Bartsch: „Strompreise mit die höchsten weltweit“

Der Linksfraktionschef verwies darauf, dass die Bundesregierung bei der Verabschiedung des Klimapakets von 2019 versprochen habe, Belastungen für die Bürger würden durch Entlastungen der Bürger ausgeglichen. „Dieses Versprechen wurde nicht eingelöst“, so Bartsch.

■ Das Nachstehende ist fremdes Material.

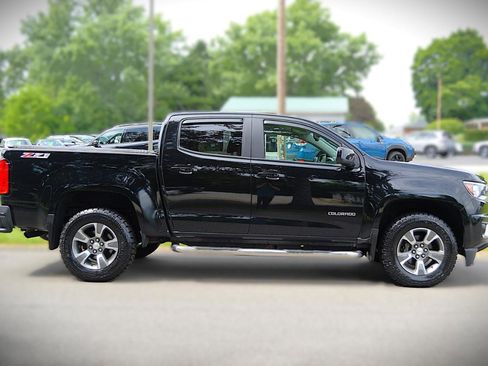 Used 2018 Chevrolet Colorado Z71 AWD/4WD image 4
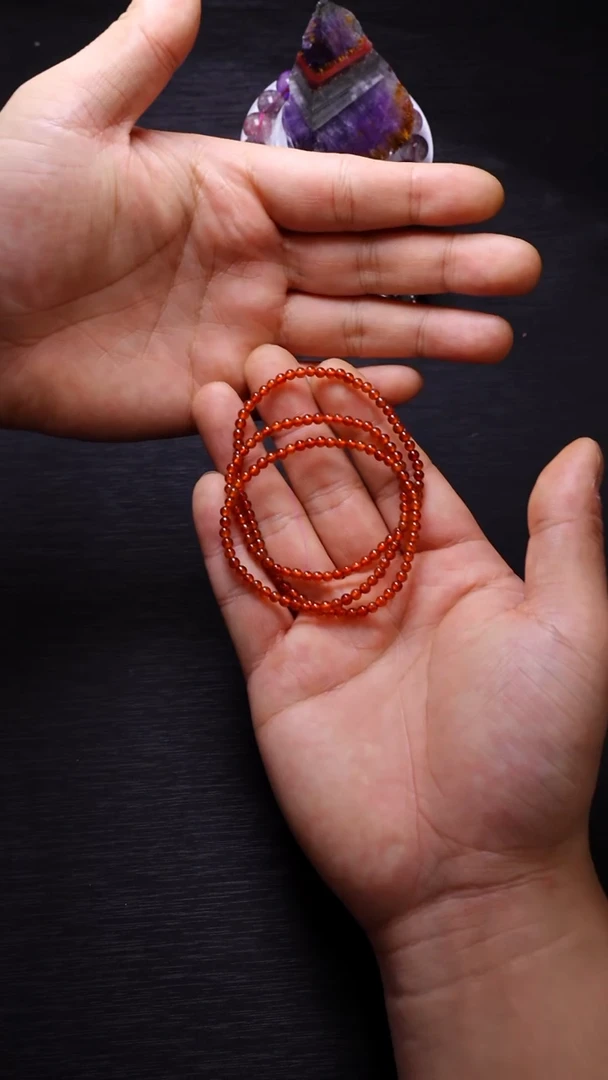 【闪购商品】石榴石Q001芬达石榴石多圈3mm未镶嵌多样性发其一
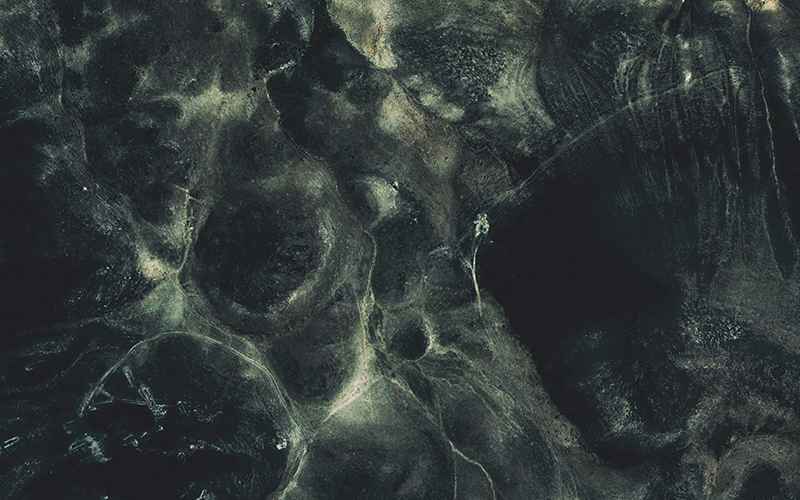 عکس هوایی از منطقه‌ای کوهستانی در تاریکی هوا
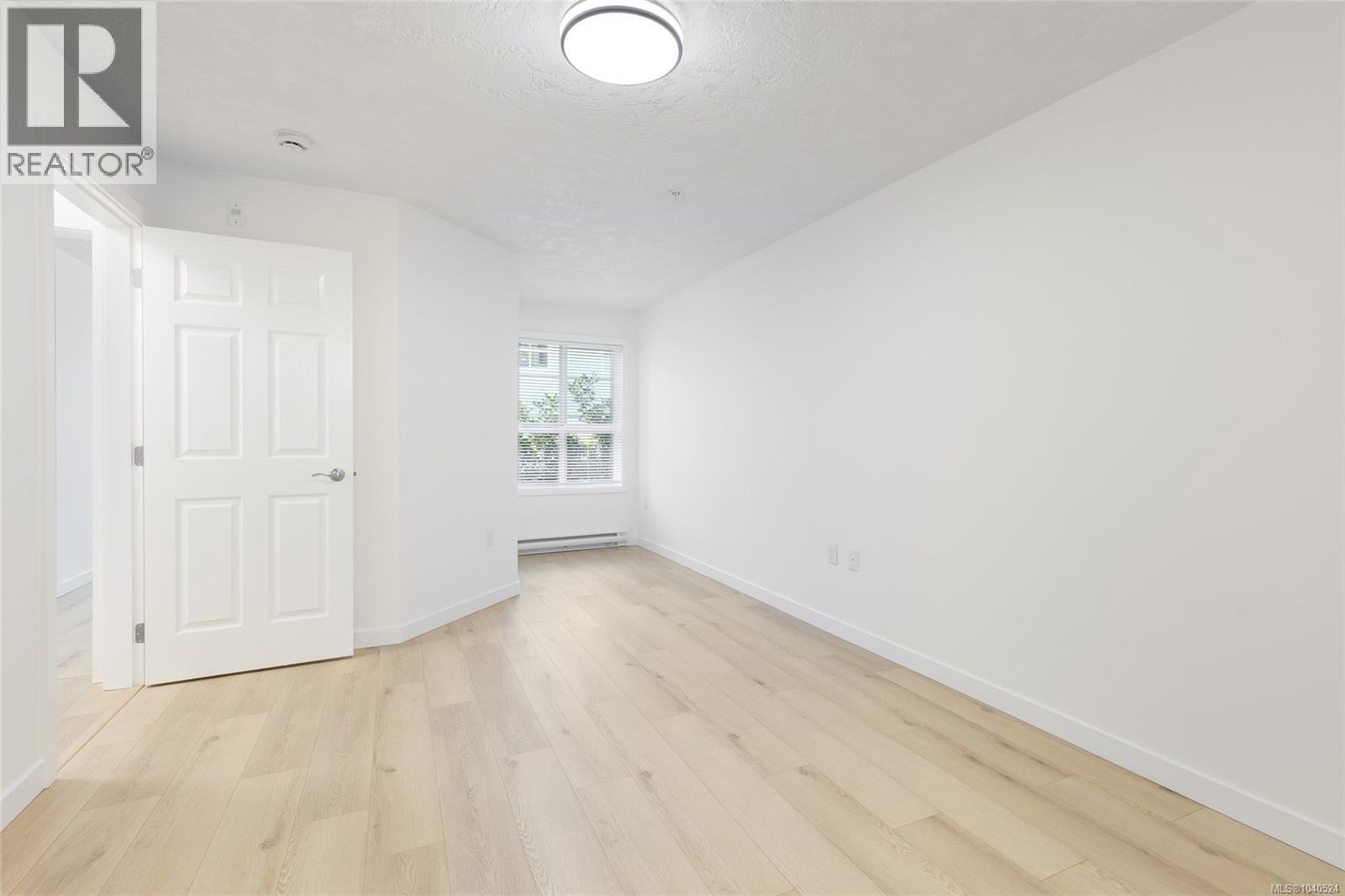 #103 689 Bay St - Image 18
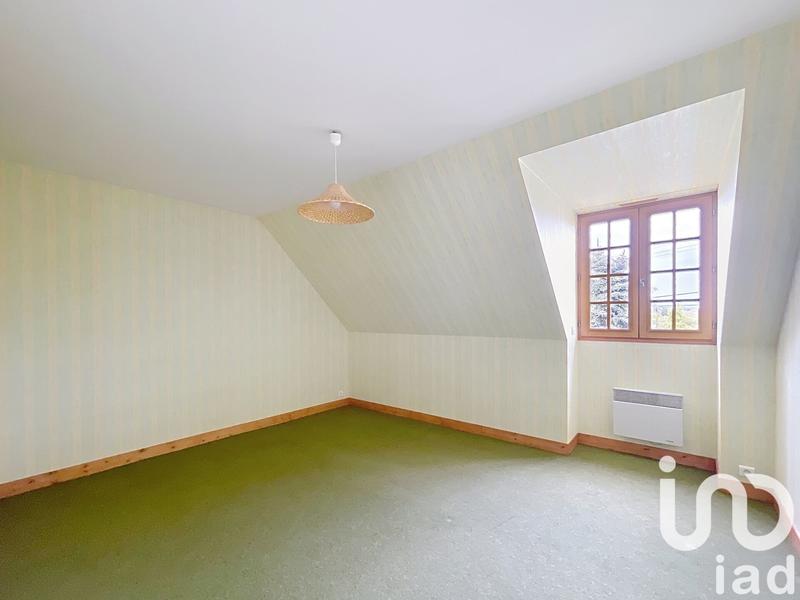 Maison - 239 m² - 10 pièces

Vielmehr habe die seit Januar geltende CO₂-Bepreisung die Energiepreise für normale Haushalte extrem ansteigen lassen. „Gleichzeitig gab es bei den Strompreisen so gut wie keine Entlastung. Die Strompreise sind aber schon mit die höchsten weltweit.“

Auch die Pläne anderer Parteien kritisierte der Linksfraktionschef: „Die Grünen drehen noch weiter an der Preisspirale und wollen den CO₂-Preis schon in eineinhalb Jahren mehr als verdoppeln. Das ist eine sozial kalte Klimapolitik, wenn es keinen Mechanismus gibt, der Geringverdiener vor Preiserhöhungen schützt oder nicht an anderer Stelle entlastet wird“, sagte Bartsch dem RND.

Nach den Plänen der Bundesregierung soll das Klimaschutzgesetz mit neuen Emissionszielen für einzelne Wirtschaftssektoren am Mittwoch im Kabinett beschlossen werden. Die Anpassung war erforderlich geworden, nachdem Karlsruhe den Gesetzgeber in der vergangenen Woche verpflichtet hatte, die Reduktionsziele für die Zeit nach 2030 näher zu regeln.